◆ What the task asks: A complete and exact copy of the data below is the task.

Source records Start Marker

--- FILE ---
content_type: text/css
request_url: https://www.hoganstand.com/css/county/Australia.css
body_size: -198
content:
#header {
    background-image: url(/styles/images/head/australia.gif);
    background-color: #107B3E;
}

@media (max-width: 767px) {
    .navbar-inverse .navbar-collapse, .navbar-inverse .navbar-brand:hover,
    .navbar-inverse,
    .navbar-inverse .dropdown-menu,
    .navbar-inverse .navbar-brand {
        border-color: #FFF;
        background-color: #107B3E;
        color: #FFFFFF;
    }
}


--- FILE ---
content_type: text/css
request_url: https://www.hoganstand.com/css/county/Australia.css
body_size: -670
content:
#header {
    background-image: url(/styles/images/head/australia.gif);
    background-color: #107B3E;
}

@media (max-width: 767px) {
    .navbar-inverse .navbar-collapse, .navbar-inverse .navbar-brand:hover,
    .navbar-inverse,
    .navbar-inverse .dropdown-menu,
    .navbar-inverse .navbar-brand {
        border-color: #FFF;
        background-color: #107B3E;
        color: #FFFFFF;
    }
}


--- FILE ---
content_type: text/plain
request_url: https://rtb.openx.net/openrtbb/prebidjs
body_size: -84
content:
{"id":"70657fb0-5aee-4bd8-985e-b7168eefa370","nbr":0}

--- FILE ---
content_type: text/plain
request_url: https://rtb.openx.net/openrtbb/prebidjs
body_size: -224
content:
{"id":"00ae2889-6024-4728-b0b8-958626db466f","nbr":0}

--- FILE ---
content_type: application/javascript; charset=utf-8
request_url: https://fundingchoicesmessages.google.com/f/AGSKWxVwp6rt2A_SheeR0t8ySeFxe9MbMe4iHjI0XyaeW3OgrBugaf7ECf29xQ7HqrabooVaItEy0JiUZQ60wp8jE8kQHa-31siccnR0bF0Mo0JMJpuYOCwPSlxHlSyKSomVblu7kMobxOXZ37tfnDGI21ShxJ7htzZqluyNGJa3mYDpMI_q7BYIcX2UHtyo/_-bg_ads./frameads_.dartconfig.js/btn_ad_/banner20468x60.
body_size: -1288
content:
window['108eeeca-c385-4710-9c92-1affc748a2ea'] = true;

Source records End Marker

◆ Your response:
--- FILE ---
content_type: text/css
request_url: https://www.hoganstand.com/css/county/Australia.css
body_size: -198
content:
#header {
    background-image: url(/styles/images/head/australia.gif);
    background-color: #107B3E;
}

@media (max-width: 767px) {
    .navbar-inverse .navbar-collapse, .navbar-inverse .navbar-brand:hover,
    .navbar-inverse,
    .navbar-inverse .dropdown-menu,
    .navbar-inverse .navbar-brand {
        border-color: #FFF;
        background-color: #107B3E;
        color: #FFFFFF;
    }
}


--- FILE ---
content_type: text/css
request_url: https://www.hoganstand.com/css/county/Australia.css
body_size: -670
content:
#header {
    background-image: url(/styles/images/head/australia.gif);
    background-color: #107B3E;
}

@media (max-width: 767px) {
    .navbar-inverse .navbar-collapse, .navbar-inverse .navbar-brand:hover,
    .navbar-inverse,
    .navbar-inverse .dropdown-menu,
    .navbar-inverse .navbar-brand {
        border-color: #FFF;
        background-color: #107B3E;
        color: #FFFFFF;
    }
}


--- FILE ---
content_type: text/plain
request_url: https://rtb.openx.net/openrtbb/prebidjs
body_size: -84
content:
{"id":"70657fb0-5aee-4bd8-985e-b7168eefa370","nbr":0}

--- FILE ---
content_type: text/plain
request_url: https://rtb.openx.net/openrtbb/prebidjs
body_size: -224
content:
{"id":"00ae2889-6024-4728-b0b8-958626db466f","nbr":0}

--- FILE ---
content_type: application/javascript; charset=utf-8
request_url: https://fundingchoicesmessages.google.com/f/AGSKWxVwp6rt2A_SheeR0t8ySeFxe9MbMe4iHjI0XyaeW3OgrBugaf7ECf29xQ7HqrabooVaItEy0JiUZQ60wp8jE8kQHa-31siccnR0bF0Mo0JMJpuYOCwPSlxHlSyKSomVblu7kMobxOXZ37tfnDGI21ShxJ7htzZqluyNGJa3mYDpMI_q7BYIcX2UHtyo/_-bg_ads./frameads_.dartconfig.js/btn_ad_/banner20468x60.
body_size: -1288
content:
window['108eeeca-c385-4710-9c92-1affc748a2ea'] = true;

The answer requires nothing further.